Semakula Jude Tadeo et son frère, Katamba Michael, boivent du café pour le petit-déjeuner dans la maison de Katamba. Tadeo dit qu’en raison de la baisse des revenus du café, il a été contraint de contracter des emprunts pour payer les frais de scolarité de ses enfants.

« Maintenant, ça reprend », dit-il. « Dans quelques semaines, les agriculteurs recevront plus d’argent. »

Bien que les choses puissent s’améliorer, Buule n’attend pas. Pour lui, la situation a mis en évidence la nécessité pour son entreprise exportatrice de se développer. Déjà, la société lorgne d’autres marchés tels que les États-Unis. Lorsqu’il a parlé au Global Press Journal, il venait de rentrer d’un voyage aux États-Unis à la recherche de ce nouveau marché.

« Il y a une pénurie mondiale de 7 millions de sacs de café, donc la possibilité de nouveaux marchés est là », dit-il. « Mais il faut un certain temps pour établir et accéder à de tels marchés. Parfois, il faut des années pour établir les connexions et la confiance nécessaires pour accéder à de tels marchés. Mais ils travaillent à les pénétrer.
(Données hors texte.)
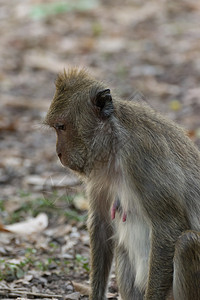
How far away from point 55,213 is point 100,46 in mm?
8244

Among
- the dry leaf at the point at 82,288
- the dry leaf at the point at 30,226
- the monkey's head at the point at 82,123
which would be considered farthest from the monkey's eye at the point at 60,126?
the dry leaf at the point at 30,226

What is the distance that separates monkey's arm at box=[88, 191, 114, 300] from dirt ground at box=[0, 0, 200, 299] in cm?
36

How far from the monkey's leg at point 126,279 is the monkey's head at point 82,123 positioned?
765mm

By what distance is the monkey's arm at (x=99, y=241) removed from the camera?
5.55 metres

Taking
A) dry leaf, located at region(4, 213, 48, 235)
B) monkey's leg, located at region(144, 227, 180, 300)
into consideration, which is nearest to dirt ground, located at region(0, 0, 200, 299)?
dry leaf, located at region(4, 213, 48, 235)

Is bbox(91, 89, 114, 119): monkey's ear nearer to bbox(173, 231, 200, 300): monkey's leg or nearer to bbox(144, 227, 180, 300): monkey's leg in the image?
bbox(144, 227, 180, 300): monkey's leg

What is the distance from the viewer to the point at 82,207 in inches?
316

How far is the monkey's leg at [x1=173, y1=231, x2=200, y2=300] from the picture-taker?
15.5 feet

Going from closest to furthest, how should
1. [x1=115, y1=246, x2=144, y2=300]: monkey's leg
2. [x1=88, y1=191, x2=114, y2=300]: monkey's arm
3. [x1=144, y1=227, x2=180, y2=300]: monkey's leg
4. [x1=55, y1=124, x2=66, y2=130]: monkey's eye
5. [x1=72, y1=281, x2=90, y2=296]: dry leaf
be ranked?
[x1=144, y1=227, x2=180, y2=300]: monkey's leg, [x1=55, y1=124, x2=66, y2=130]: monkey's eye, [x1=115, y1=246, x2=144, y2=300]: monkey's leg, [x1=88, y1=191, x2=114, y2=300]: monkey's arm, [x1=72, y1=281, x2=90, y2=296]: dry leaf

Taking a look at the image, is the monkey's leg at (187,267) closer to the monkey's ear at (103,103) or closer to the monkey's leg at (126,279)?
the monkey's leg at (126,279)

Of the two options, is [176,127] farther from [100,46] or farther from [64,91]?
[100,46]

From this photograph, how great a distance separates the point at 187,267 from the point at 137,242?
1.78ft

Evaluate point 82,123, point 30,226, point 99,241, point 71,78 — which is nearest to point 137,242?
point 99,241

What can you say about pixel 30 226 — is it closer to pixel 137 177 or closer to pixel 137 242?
pixel 137 242
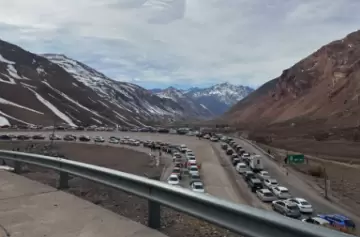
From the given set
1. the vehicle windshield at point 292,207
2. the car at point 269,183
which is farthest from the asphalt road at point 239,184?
the vehicle windshield at point 292,207

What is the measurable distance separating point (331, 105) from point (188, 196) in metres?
149

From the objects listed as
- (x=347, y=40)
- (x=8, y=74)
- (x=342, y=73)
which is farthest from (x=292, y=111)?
(x=8, y=74)

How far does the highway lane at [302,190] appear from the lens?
131ft

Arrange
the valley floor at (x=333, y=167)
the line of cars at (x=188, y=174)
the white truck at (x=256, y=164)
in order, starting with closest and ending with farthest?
the line of cars at (x=188, y=174), the valley floor at (x=333, y=167), the white truck at (x=256, y=164)

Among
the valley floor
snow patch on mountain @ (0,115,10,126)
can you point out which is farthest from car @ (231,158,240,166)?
snow patch on mountain @ (0,115,10,126)

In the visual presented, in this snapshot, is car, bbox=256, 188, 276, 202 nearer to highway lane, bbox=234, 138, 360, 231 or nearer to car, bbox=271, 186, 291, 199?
car, bbox=271, 186, 291, 199

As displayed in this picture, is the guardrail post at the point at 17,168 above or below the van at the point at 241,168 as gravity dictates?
above

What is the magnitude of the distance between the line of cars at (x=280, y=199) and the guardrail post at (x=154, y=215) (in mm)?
16719

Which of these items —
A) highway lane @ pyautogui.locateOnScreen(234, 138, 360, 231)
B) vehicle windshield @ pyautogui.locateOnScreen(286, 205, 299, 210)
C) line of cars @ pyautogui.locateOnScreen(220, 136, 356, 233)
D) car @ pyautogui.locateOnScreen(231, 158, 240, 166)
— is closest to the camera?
line of cars @ pyautogui.locateOnScreen(220, 136, 356, 233)

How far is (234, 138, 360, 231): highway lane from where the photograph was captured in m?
39.9

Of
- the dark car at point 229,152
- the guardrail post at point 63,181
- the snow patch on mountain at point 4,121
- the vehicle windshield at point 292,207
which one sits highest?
the guardrail post at point 63,181

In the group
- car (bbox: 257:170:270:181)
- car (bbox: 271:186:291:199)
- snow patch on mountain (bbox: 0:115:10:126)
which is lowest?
car (bbox: 271:186:291:199)

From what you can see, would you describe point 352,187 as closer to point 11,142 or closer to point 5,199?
point 5,199

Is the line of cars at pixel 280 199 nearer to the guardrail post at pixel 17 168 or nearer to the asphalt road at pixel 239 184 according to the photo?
the asphalt road at pixel 239 184
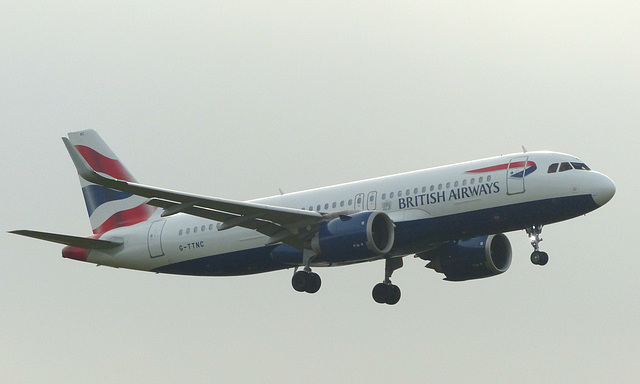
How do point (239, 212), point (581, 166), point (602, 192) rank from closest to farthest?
point (602, 192), point (581, 166), point (239, 212)

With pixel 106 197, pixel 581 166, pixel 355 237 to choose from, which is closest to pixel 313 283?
pixel 355 237

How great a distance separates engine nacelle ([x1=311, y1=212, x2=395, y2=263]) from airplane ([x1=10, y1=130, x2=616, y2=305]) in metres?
0.04

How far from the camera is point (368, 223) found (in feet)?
147

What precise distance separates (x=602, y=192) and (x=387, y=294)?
11195 millimetres

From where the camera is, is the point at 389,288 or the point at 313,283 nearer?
the point at 313,283

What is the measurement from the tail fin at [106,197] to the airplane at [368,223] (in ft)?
2.72

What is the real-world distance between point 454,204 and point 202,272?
12084 millimetres

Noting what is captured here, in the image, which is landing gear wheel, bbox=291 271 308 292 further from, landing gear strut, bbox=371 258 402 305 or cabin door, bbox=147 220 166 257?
cabin door, bbox=147 220 166 257

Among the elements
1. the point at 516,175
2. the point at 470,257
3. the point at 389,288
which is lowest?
the point at 389,288

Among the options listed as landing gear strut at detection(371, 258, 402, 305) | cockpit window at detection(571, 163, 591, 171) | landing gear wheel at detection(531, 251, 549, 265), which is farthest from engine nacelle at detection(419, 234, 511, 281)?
cockpit window at detection(571, 163, 591, 171)

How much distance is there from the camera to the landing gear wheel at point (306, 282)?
157 feet

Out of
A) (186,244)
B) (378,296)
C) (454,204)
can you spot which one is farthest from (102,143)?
(454,204)

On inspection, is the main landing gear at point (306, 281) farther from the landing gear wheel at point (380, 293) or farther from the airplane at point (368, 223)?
the landing gear wheel at point (380, 293)

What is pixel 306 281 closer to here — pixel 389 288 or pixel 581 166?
pixel 389 288
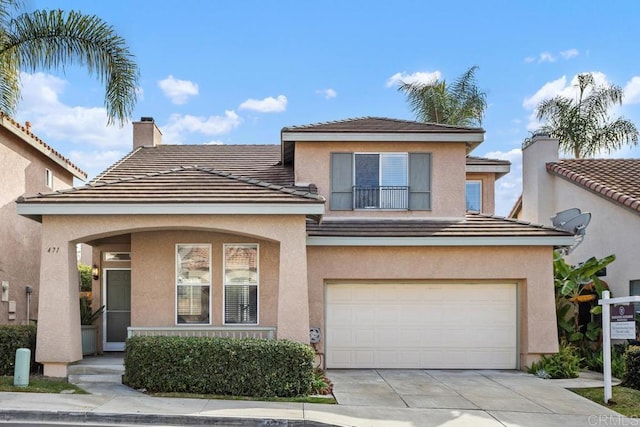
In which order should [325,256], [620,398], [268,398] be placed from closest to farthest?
[268,398]
[620,398]
[325,256]

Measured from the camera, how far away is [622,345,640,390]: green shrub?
43.0ft

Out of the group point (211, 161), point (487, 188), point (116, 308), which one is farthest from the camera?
point (487, 188)

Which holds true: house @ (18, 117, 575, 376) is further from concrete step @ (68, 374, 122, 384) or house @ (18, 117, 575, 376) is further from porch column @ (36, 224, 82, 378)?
concrete step @ (68, 374, 122, 384)

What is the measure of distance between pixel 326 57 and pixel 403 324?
7.83 m

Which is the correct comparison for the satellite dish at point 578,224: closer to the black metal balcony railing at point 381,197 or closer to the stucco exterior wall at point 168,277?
the black metal balcony railing at point 381,197

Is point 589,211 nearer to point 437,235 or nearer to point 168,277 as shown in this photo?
point 437,235

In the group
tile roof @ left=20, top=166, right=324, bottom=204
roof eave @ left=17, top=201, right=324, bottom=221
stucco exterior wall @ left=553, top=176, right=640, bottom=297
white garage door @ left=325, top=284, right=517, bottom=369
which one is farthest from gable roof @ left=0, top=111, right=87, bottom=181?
stucco exterior wall @ left=553, top=176, right=640, bottom=297

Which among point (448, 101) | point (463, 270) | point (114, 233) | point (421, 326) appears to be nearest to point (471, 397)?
point (421, 326)

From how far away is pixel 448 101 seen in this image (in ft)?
92.7

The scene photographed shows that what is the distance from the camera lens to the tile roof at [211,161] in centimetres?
1767

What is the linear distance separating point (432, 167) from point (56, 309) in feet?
30.9

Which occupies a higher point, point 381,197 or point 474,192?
point 474,192

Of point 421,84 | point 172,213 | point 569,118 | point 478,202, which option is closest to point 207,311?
point 172,213

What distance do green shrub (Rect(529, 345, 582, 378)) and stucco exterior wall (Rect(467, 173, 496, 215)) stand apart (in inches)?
253
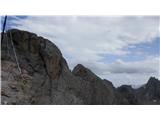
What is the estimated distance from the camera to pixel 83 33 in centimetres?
283

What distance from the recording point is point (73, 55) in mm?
2891

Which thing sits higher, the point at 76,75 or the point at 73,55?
the point at 73,55

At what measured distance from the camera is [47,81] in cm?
300

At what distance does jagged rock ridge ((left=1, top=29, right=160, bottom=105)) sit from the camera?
2.57m

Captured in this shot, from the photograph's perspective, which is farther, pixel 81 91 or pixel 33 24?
pixel 81 91

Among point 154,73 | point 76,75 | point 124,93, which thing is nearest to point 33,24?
point 76,75

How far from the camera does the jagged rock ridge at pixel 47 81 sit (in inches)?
101
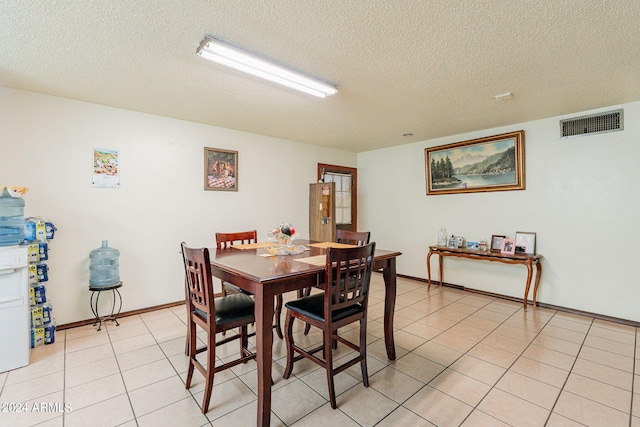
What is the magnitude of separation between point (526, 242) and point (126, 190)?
5024mm

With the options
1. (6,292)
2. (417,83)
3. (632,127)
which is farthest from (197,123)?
(632,127)

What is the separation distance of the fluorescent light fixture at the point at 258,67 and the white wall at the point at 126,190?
186 centimetres

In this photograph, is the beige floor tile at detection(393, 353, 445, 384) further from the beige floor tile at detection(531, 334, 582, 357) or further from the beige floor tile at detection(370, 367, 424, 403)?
the beige floor tile at detection(531, 334, 582, 357)

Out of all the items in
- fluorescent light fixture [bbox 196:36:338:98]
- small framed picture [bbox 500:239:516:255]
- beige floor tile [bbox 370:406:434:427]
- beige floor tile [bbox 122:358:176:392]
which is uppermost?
fluorescent light fixture [bbox 196:36:338:98]

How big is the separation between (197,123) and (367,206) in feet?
11.3

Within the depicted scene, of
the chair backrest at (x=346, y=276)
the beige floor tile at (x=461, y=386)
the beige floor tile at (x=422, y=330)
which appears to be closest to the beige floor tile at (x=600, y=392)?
Result: the beige floor tile at (x=461, y=386)

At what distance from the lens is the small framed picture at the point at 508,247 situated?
3.81 metres

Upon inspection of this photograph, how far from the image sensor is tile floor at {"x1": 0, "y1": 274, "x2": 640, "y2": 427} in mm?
1740

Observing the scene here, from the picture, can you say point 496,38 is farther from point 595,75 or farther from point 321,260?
point 321,260

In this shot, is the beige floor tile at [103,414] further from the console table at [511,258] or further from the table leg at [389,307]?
the console table at [511,258]

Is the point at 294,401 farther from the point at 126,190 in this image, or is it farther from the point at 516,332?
the point at 126,190

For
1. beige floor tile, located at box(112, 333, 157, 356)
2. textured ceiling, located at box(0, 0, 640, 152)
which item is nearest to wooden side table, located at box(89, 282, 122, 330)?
beige floor tile, located at box(112, 333, 157, 356)

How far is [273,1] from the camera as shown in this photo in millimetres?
1599

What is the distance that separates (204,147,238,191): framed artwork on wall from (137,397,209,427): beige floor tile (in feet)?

Il dit qu’il est important de prendre de l’expansion maintenant afin qu’ils soient mieux préparés aux défis similaires du marché à l’avenir. L’expansion signifierait également une augmentation du prix du café en raison de la demande accrue, dit Buule. Plus d’acheteurs pourrait signifier plus d’argent pour les agriculteurs.

La société de Nuwagaba envisage également de vendre sur d’autres marchés tels que l’Asie, l’Europe et l’Amérique du Nord. Bien qu’il anticipe certains défis pour pénétrer ces nouveaux marchés, il est optimiste.

Pour l’instant, alors que Nakajubi attend que la situation s’améliore, elle cultive d’autres cultures telles que le maïs, le matooke et le manioc, à la fois pour la consommation domestique et pour la vente, ce qui l’aide à compléter ses revenus maintenant qu’elle ne reçoit plus autant d’argent qu’avant. Mais si ses acheteurs trouvent de nouveaux marchés, elle veut agrandir sa ferme de café.